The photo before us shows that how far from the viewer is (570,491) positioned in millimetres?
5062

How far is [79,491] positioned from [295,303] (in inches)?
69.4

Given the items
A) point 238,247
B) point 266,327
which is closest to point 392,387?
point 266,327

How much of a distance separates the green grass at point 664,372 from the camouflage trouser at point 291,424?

* * * * *

- Task objective: Reproduce the listing above word for word, with every line in its original order.

- Exercise result:
The photo before us shows that how far from the viewer is (570,491) positioned in millimetres?
5062

How far is [79,491] positioned from [295,303] (in inches)?
69.4

Given the items
A) point 238,247
B) point 266,327
which is closest to point 392,387?
point 266,327

How much of a distance separates the green grass at point 664,372 from the camouflage trouser at point 291,424?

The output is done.